→ 設問:
[a] AI時代のコンサルティングに関する文章のうち、「本記事では、AI時代において」から「は確実に変わってきています。」までを一字一句そのまま書き写してください。
[b] AI時代のコンサルティングに関する文章で、かつて中心だったと書かれている依頼をすべて挙げてください。

情報は足りている。AIのサポートもある。それでも、実行と成果につながらない。
背景には、“実行できる組織”への進化と、“学びながら変わる力”の必要性があります。
本記事では、AI時代においてコンサルタントに求められる価値の変化を6つのステップで整理し、特に重要となる「実行」「共創」「変容」への支援のあり方を考察します。
組織変革を担う事業責任者や人材開発担当者の皆様にこそ、お届けしたい内容です。
1. 見えてきた変化:AI時代の“動けない現場”
最近、企業の人材開発や事業推進を担う方々との対話の中で、「支援への期待が確実に変わってきている」と感じる場面が増えています。
かつては「情報がほしい」「整理・構造化してほしい」「事例を教えてほしい」といった依頼が中心でした。しかし今、生成AIの活用が進む中で、これらは一部AIによって代替可能となりつつあります。ChatGPTに問いかければ、企画書のたたき台も作れますし、壁打ちの相手にもなってくれます。
ところが、そこで終わってしまう現場も多いのです。
「やり方はわかっている。でも動けない」──そんな声を耳にすることが増えました。立派な計画が立てられても、それが組織の中で実行され、定着するまでには多くの壁が立ちはだかります。
この背景には、単なる情報不足ではない、“変化の質”の違いがあります。特に、「自律型人材」「自律型組織」への移行が求められる今、実行に向けた“学習のプロセス”の支援が強く求められているのです。
2. 今、外部支援に求められている“本質的な価値”とは?
多くの企業が、変革を加速させるために外部支援を求めています。しかし、その期待の中身は確実に変わってきています。
・ノウハウを教えてくれるだけでは足りない
・計画を立てるだけでは動かない
・現場の“動けなさ”の原因は、スキルや仕組み以前のところにある
──こうした課題に対して、今求められているのは、単なる「正解の提示」ではなく、「問いを共に立て、学びながら試行錯誤する」支援です。
特に重要なのは、実行に向けた伴走、学習のプロセス設計、そして変容に寄り添うスタンスです。これこそが、今後の外部パートナーに求められる本質的な価値だと考えています。
3. コンサルティングはどこまでAIで代替できるのか?──6ステップで見極める支援の本質
この価値の変化を、私は「6つのステップモデル」として整理しています。以下では、各ステップがどのような役割と提供価値を持っているかを文章で紹介します。
まずSTEP1〜3は、情報収集や再構成、知見の共有といった領域です。かつてはコンサルタントに依頼されていたこれらの領域も、今やAIの支援によって、一定レベルまでは社内でカバーできるようになりつつあります。

保存済みの項目:

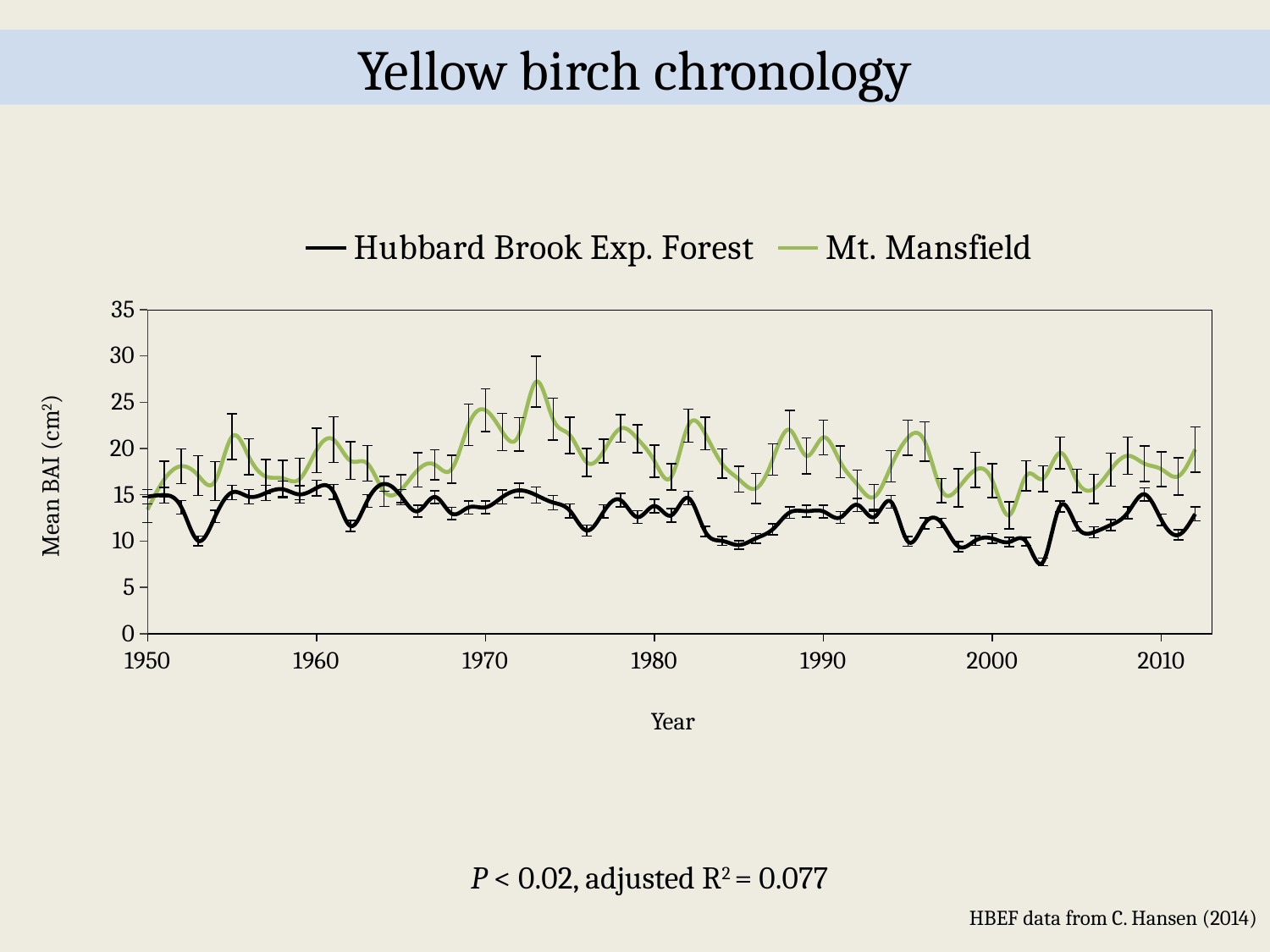
Is the lowest value for Hubbard Brook Exp. Forest (around 2003) greater or less than 10? less Which series reaches the highest value on the chart? Mt. Mansfield What is the title of the chart? Yellow birch chronology How many series does the legend list? 2 Is the peak value for Mt. Mansfield (around 1973) greater or less than 25? greater Around 1990, which series has the larger value, Hubbard Brook Exp. Forest or Mt. Mansfield? Mt. Mansfield Is the value for Mt. Mansfield around 2001 greater or less than 15? less Which series has the lowest value on the chart? Hubbard Brook Exp. Forest What kind of chart is shown on the slide? line chart How many year labels are shown on the x axis? 7 What is the label of the y axis? Mean BAI (cm²) Between which two labeled years on the x axis does the Mt. Mansfield series reach its peak? 1970 and 1980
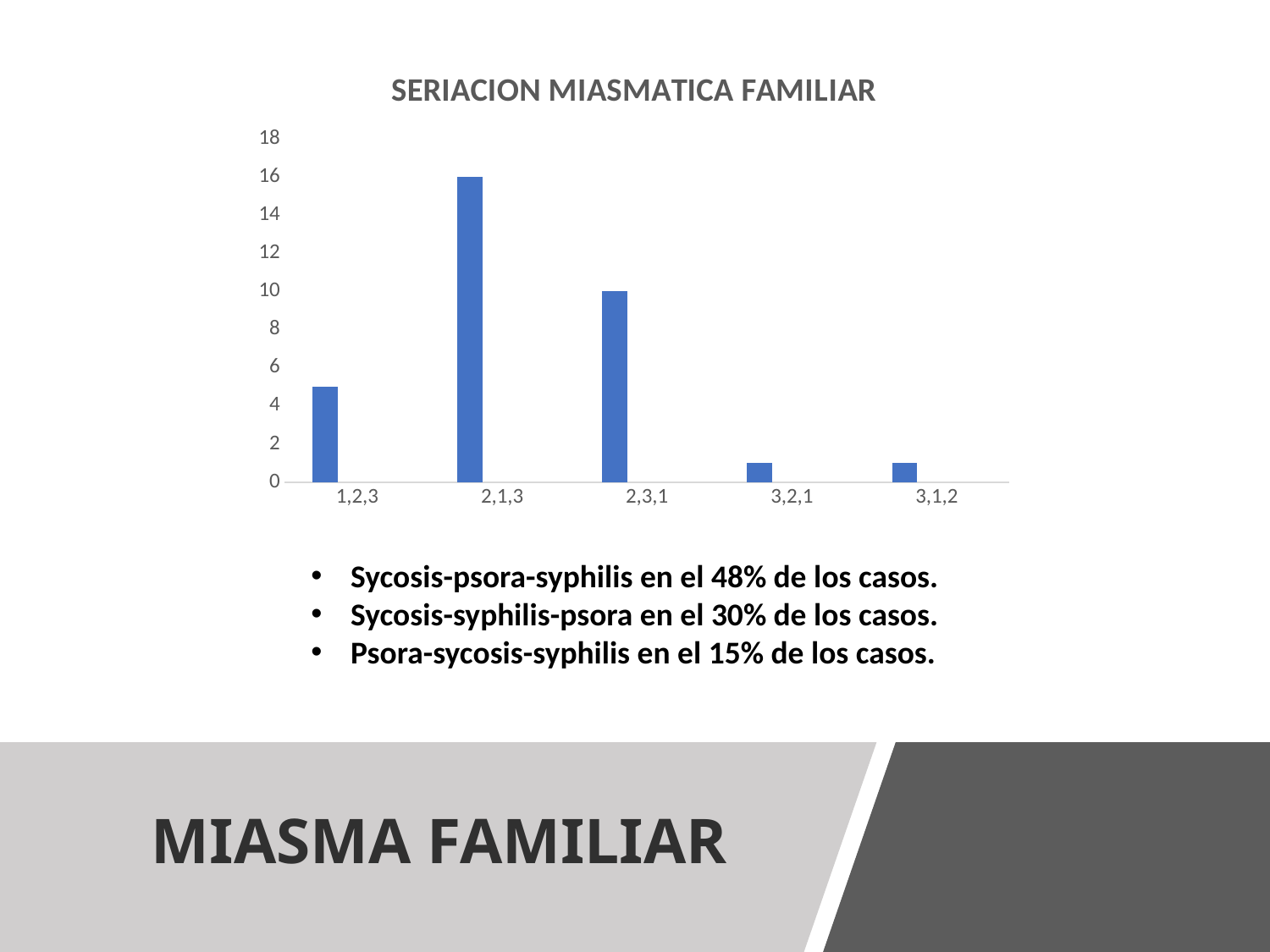
Is the value for 1,2,3 greater or less than 4? greater What is the value for the category 2,3,1? 10 Is the value for 3,2,1 greater or less than 2? less Which has the larger value, 2,1,3 or 3,2,1? 2,1,3 What colour are the bars in the chart? blue What kind of chart is shown on the slide? bar chart What is the value for the category 2,1,3? 16 What is the title of the chart? SERIACION MIASMATICA FAMILIAR What is the difference between the values for 2,1,3 and 2,3,1? 6 Which category has the highest value? 2,1,3 How many categories are shown on the x axis of the chart? 5 Which has the larger value, 1,2,3 or 2,3,1? 2,3,1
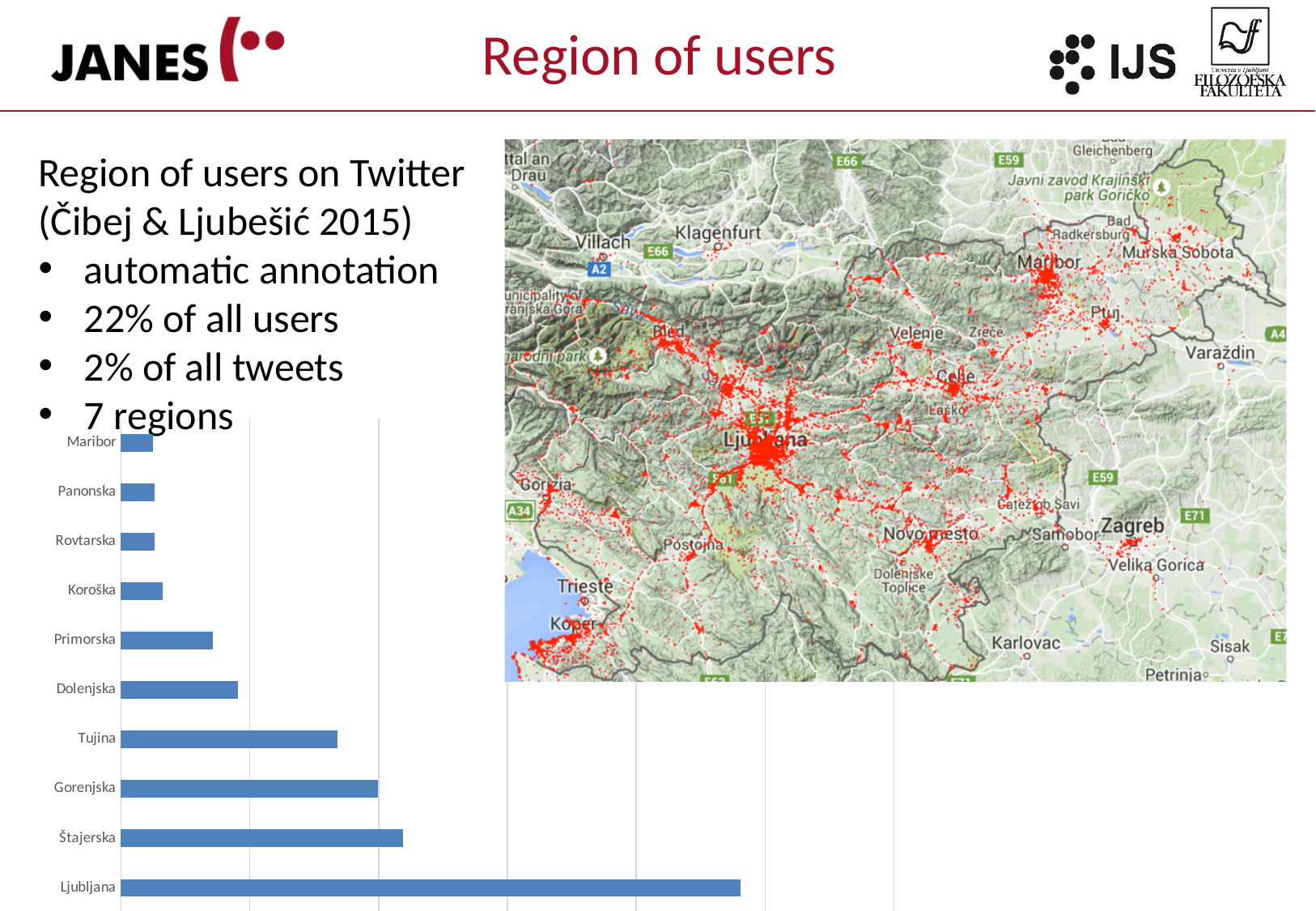
Which has the larger value, Gorenjska or Tujina? Gorenjska Which has the larger value, Ljubljana or Štajerska? Ljubljana Which has the larger value, Dolenjska or Primorska? Dolenjska How many categories (regions) are plotted in the bar chart? 10 Which category is listed at the top of the bar chart? Maribor Which region has the highest value in the bar chart? Ljubljana What colour are the bars in the chart? blue What kind of chart is shown on the slide? bar chart Which region has the second-longest bar in the chart? Štajerska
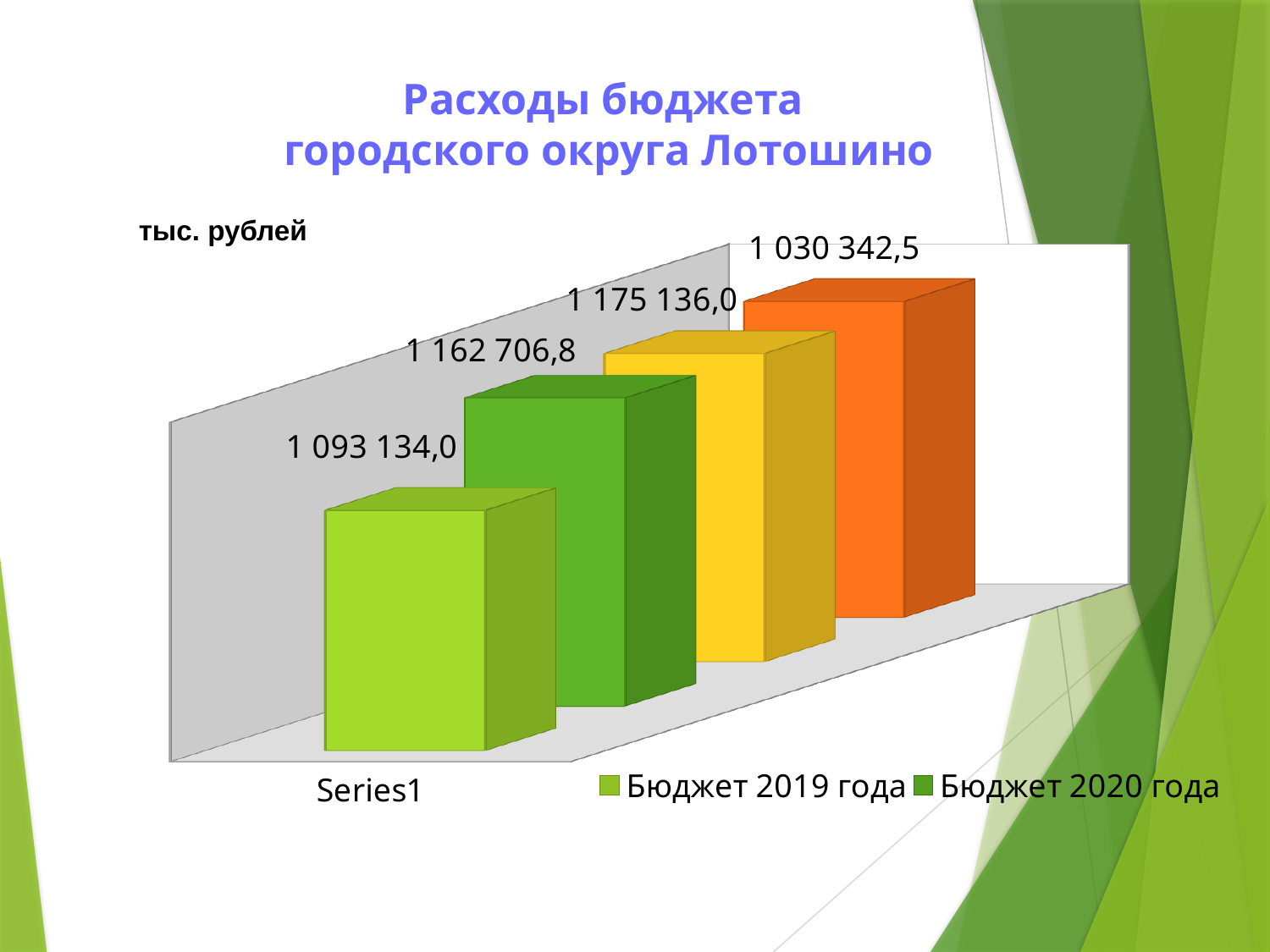
Which bar has the highest value? The yellow bar (1 175 136,0) By how much does Бюджет 2020 года exceed Бюджет 2019 года? 69 572,8 What value is labelled on the yellow bar? 1 175 136,0 What is the difference between the yellow bar and the orange bar? 144 793,5 How many bars are plotted on the chart? 4 What unit of measurement is indicated for the chart values? тыс. рублей What value is labelled on the orange bar? 1 030 342,5 What is the value for Бюджет 2020 года? 1 162 706,8 How many series does the legend list? 2 What is the value for Бюджет 2019 года? 1 093 134,0 Which bar has the lowest value? The orange bar (1 030 342,5) Which is larger, Бюджет 2019 года or Бюджет 2020 года? Бюджет 2020 года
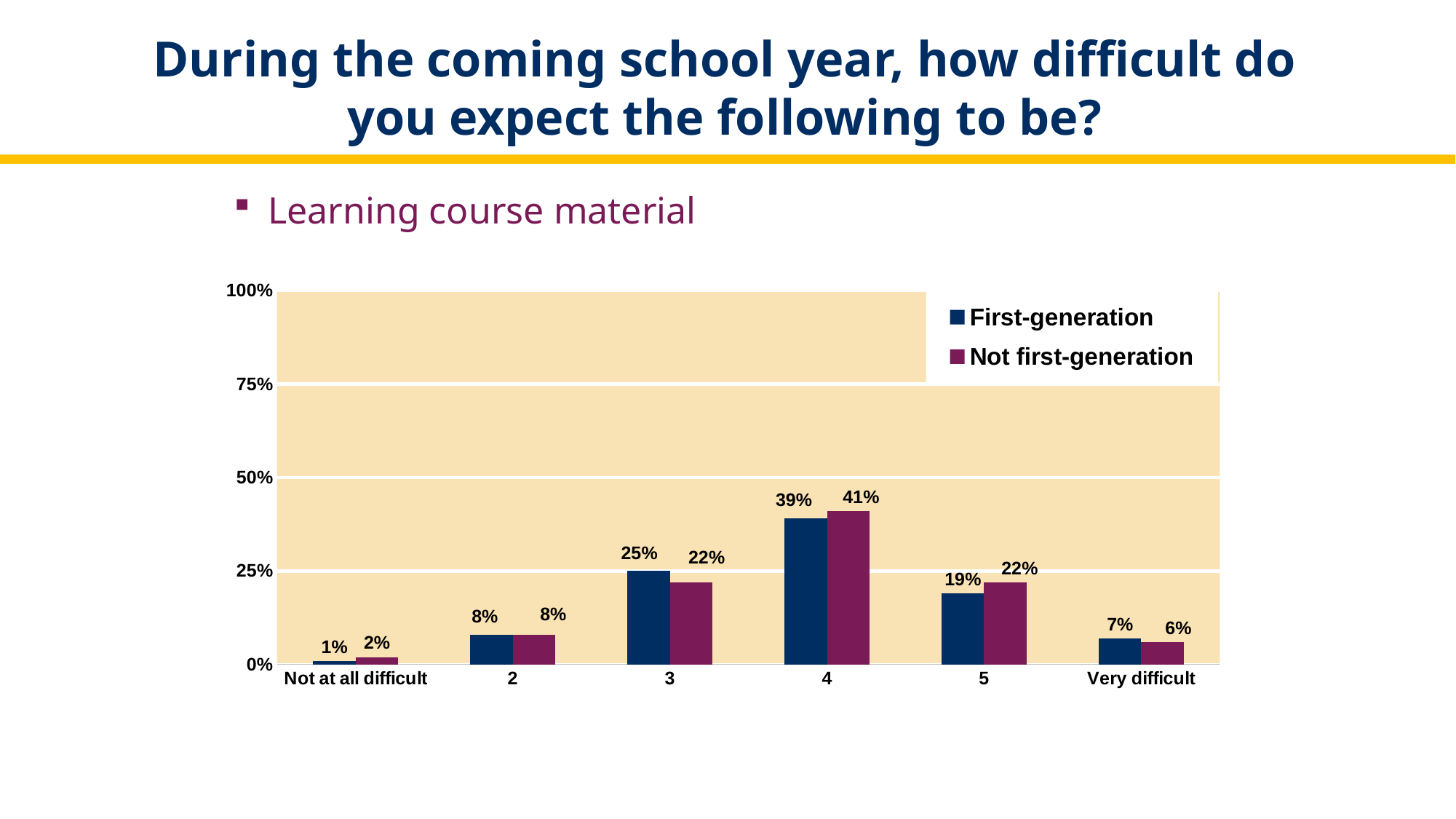
What is the difference between the Not first-generation and First-generation values at category 5? 3% What is the value for First-generation at category 4? 39% How many series does the legend list? 2 Which series is shown in dark blue? First-generation At category 3, which series has the larger value, First-generation or Not first-generation? First-generation How many categories are shown on the x axis? 6 What kind of chart is shown on the slide? Bar chart What is the value for Not first-generation at category 3? 22% Is the value for First-generation at category 4 greater or less than 25%? greater Which category has the lowest value for the First-generation series? Not at all difficult What is the value for Not first-generation at 'Very difficult'? 6% Which category has the highest value for the Not first-generation series? 4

→ 番号別の解答:
[a]
本記事では、AI時代においてコンサルタントに求められる価値の変化を6つのステップで整理し、特に重要となる「実行」「共創」「変容」への支援のあり方を考察します。
組織変革を担う事業責任者や人材開発担当者の皆様にこそ、お届けしたい内容です。
1. 見えてきた変化:AI時代の“動けない現場”
最近、企業の人材開発や事業推進を担う方々との対話の中で、「支援への期待が確実に変わってきている」と感じる場面が増えています。
かつては「情報がほしい」「整理・構造化してほしい」「事例を教えてほしい」といった依頼が中心でした。しかし今、生成AIの活用が進む中で、これらは一部AIによって代替可能となりつつあります。ChatGPTに問いかければ、企画書のたたき台も作れますし、壁打ちの相手にもなってくれます。
ところが、そこで終わってしまう現場も多いのです。
「やり方はわかっている。でも動けない」──そんな声を耳にすることが増えました。立派な計画が立てられても、それが組織の中で実行され、定着するまでには多くの壁が立ちはだかります。
この背景には、単なる情報不足ではない、“変化の質”の違いがあります。特に、「自律型人材」「自律型組織」への移行が求められる今、実行に向けた“学習のプロセス”の支援が強く求められているのです。
2. 今、外部支援に求められている“本質的な価値”とは?
多くの企業が、変革を加速させるために外部支援を求めています。しかし、その期待の中身は確実に変わってきています。

[b]
・「情報がほしい」
・「整理・構造化してほしい」
・「事例を教えてほしい」